* [EXERCISE DESCRIPTION]
Could you repeat, word for word, the stretch of the data from the line containing "What is the spacing" through the end of the data, leaving the pictures out of your answer?

* [INPUT RECORDS]
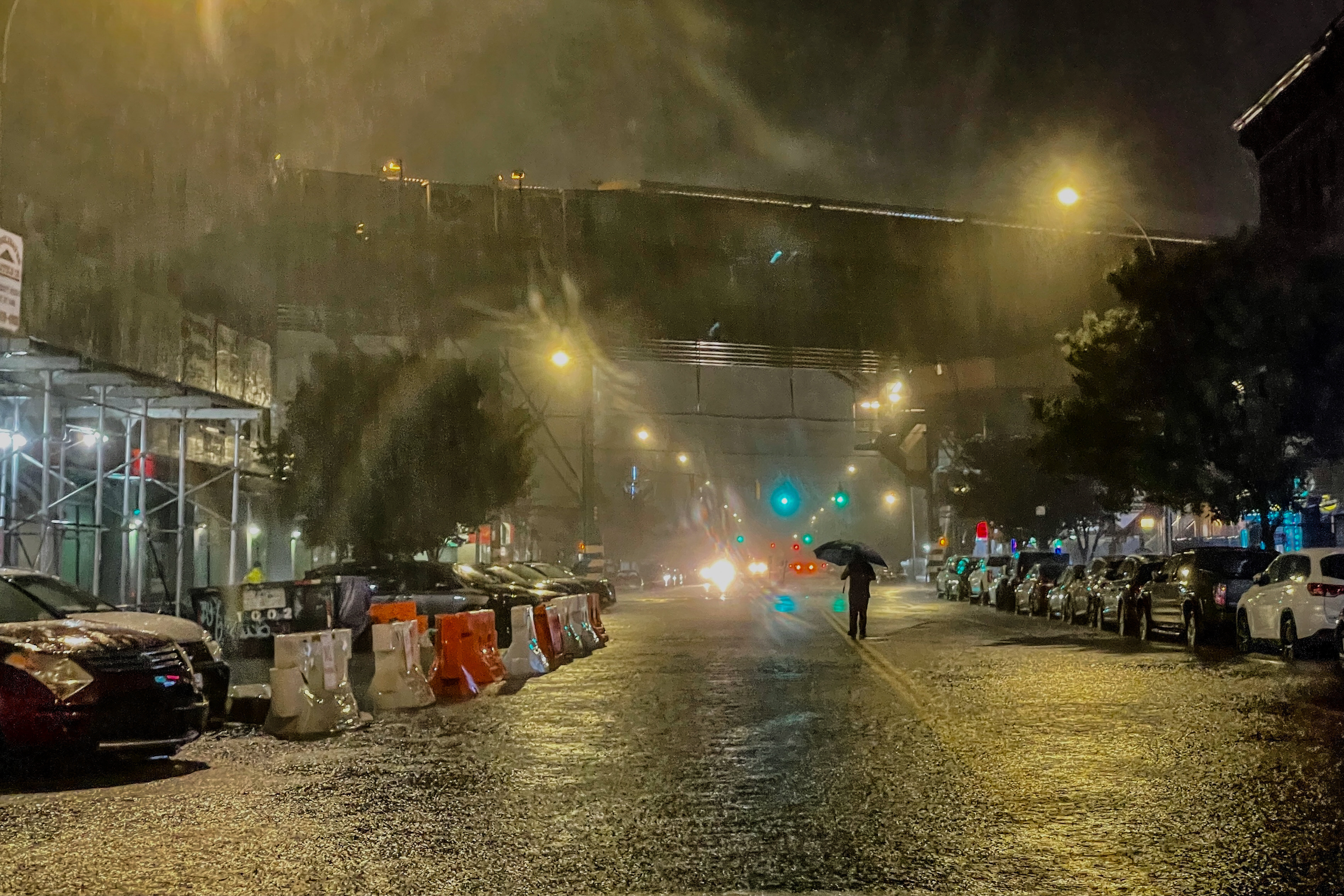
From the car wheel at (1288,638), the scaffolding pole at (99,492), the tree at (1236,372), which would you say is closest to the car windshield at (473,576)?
the scaffolding pole at (99,492)

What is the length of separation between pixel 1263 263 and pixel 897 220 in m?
15.6

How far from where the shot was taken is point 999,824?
6910 millimetres

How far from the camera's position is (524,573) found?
31.7 m

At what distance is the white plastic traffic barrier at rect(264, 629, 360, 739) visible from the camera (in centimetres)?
1088

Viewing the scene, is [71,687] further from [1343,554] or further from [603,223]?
[603,223]

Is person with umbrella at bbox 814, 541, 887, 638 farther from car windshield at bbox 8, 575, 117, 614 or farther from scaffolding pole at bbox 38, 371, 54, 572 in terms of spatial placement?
scaffolding pole at bbox 38, 371, 54, 572

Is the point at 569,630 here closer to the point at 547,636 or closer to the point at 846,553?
the point at 547,636

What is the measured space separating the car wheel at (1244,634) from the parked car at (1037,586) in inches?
472

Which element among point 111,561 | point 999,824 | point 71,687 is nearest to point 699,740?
point 999,824

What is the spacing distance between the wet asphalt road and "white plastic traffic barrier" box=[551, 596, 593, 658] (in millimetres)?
4174

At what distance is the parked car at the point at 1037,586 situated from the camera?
1282 inches

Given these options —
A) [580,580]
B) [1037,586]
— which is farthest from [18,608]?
[1037,586]

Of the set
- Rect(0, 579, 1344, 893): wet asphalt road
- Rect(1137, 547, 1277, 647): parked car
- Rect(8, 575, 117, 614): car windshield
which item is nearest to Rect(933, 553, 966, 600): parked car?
Rect(1137, 547, 1277, 647): parked car

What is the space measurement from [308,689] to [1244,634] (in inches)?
543
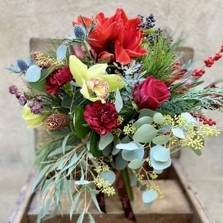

* [RESPONSE BELOW]
What is the spacing distance between the wet asphalt road and "white plastic traffic barrier" box=[551, 596, 593, 658] (in millimetres)?
4174

At what distance is the parked car at the point at 1037,586 situated from the camera?
1282 inches

Given these options —
A) [580,580]
B) [1037,586]
— which is farthest from [18,608]?
[1037,586]

Of the set
- Rect(0, 579, 1344, 893): wet asphalt road
- Rect(1137, 547, 1277, 647): parked car
- Rect(8, 575, 117, 614): car windshield
which item is nearest to Rect(933, 553, 966, 600): parked car?
Rect(1137, 547, 1277, 647): parked car

What is the space measurement from [308,689] to [1244,634] (in inches)?
543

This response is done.